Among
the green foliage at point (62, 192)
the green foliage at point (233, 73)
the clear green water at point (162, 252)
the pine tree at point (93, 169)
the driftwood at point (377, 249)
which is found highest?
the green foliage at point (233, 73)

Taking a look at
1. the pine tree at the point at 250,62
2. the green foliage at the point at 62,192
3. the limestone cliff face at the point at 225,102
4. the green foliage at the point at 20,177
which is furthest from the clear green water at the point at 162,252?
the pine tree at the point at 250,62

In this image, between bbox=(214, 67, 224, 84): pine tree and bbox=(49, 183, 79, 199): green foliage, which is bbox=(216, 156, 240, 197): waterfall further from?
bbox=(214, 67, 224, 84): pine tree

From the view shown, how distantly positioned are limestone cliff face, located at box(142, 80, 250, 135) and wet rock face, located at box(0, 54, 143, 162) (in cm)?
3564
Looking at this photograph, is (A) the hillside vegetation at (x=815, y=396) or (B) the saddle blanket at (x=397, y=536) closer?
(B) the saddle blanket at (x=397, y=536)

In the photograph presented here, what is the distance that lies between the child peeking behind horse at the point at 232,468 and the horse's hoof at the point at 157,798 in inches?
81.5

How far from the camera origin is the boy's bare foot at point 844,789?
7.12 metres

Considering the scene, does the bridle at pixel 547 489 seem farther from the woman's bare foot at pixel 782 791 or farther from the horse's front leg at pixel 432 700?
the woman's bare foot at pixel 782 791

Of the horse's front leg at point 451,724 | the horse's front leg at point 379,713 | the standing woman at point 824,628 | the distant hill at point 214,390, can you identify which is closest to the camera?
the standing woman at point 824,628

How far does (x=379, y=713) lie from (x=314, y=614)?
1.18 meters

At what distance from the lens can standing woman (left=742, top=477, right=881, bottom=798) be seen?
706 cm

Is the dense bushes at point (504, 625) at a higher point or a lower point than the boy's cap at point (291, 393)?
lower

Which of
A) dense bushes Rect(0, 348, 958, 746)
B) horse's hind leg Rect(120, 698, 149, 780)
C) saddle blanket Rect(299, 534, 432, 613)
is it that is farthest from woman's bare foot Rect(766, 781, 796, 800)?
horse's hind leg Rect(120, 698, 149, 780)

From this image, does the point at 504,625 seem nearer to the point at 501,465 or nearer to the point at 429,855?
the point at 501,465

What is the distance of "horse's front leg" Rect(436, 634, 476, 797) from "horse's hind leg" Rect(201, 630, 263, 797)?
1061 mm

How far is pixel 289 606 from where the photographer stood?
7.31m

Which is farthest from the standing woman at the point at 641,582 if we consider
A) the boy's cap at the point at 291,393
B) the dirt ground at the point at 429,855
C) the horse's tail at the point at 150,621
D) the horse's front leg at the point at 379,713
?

REQUIREMENTS => Render every line of the items above as a numbered list, leaving out the blank lines.

TASK RESPONSE =>
1. Among
2. the green foliage at point (62, 192)
3. the green foliage at point (233, 73)
4. the clear green water at point (162, 252)
5. the pine tree at point (93, 169)
6. the driftwood at point (377, 249)
7. which is found highest?
8. the green foliage at point (233, 73)
9. Taking a look at
10. 1. the pine tree at the point at 250,62
11. 2. the green foliage at the point at 62,192
12. 3. the limestone cliff face at the point at 225,102
13. 4. the green foliage at the point at 20,177
14. which is furthest from the clear green water at the point at 162,252?
15. the pine tree at the point at 250,62
16. In this image, between bbox=(214, 67, 224, 84): pine tree and bbox=(49, 183, 79, 199): green foliage, which is bbox=(216, 156, 240, 197): waterfall further from?
17. bbox=(214, 67, 224, 84): pine tree
18. From the view shown, how distantly positioned are limestone cliff face, located at box(142, 80, 250, 135) and wet rock face, located at box(0, 54, 143, 162) (in cm)?
19. 3564
20. Looking at this photograph, is (A) the hillside vegetation at (x=815, y=396) or (B) the saddle blanket at (x=397, y=536) closer?
21. (B) the saddle blanket at (x=397, y=536)
22. In the photograph presented here, what is the distance that lies between the child peeking behind horse at the point at 232,468 and the horse's hoof at the point at 157,798 in inches?
23. 81.5
24. How far from the camera origin is the boy's bare foot at point 844,789?
25. 7.12 metres
26. Considering the scene, does the bridle at pixel 547 489 seem farther from the woman's bare foot at pixel 782 791 or farther from the horse's front leg at pixel 432 700?
27. the woman's bare foot at pixel 782 791
28. Of the horse's front leg at point 451,724 | the horse's front leg at point 379,713 | the standing woman at point 824,628 | the distant hill at point 214,390, can you identify which is closest to the camera?
29. the standing woman at point 824,628
30. How far does (x=379, y=713) lie from (x=314, y=614)?
31. 1.18 meters
32. At what distance from the lens can standing woman (left=742, top=477, right=881, bottom=798) be seen?
33. 706 cm
34. Is the dense bushes at point (504, 625) at a higher point or a lower point than the boy's cap at point (291, 393)?
35. lower
36. Which of
37. A) dense bushes Rect(0, 348, 958, 746)
38. B) horse's hind leg Rect(120, 698, 149, 780)
39. C) saddle blanket Rect(299, 534, 432, 613)
40. is it that is farthest from woman's bare foot Rect(766, 781, 796, 800)?
41. horse's hind leg Rect(120, 698, 149, 780)
42. From this image, does the point at 504,625 seem nearer to the point at 501,465 or nearer to the point at 429,855?
43. the point at 501,465
44. What is the distance of "horse's front leg" Rect(436, 634, 476, 797) from "horse's hind leg" Rect(201, 630, 263, 797)?
45. 1061 mm
46. How far is pixel 289 606 from where the photographer stood?
47. 7.31m
48. Which is farthest from the standing woman at the point at 641,582 if we consider
49. A) the boy's cap at the point at 291,393
50. B) the dirt ground at the point at 429,855
51. C) the horse's tail at the point at 150,621
52. D) the horse's front leg at the point at 379,713
53. ?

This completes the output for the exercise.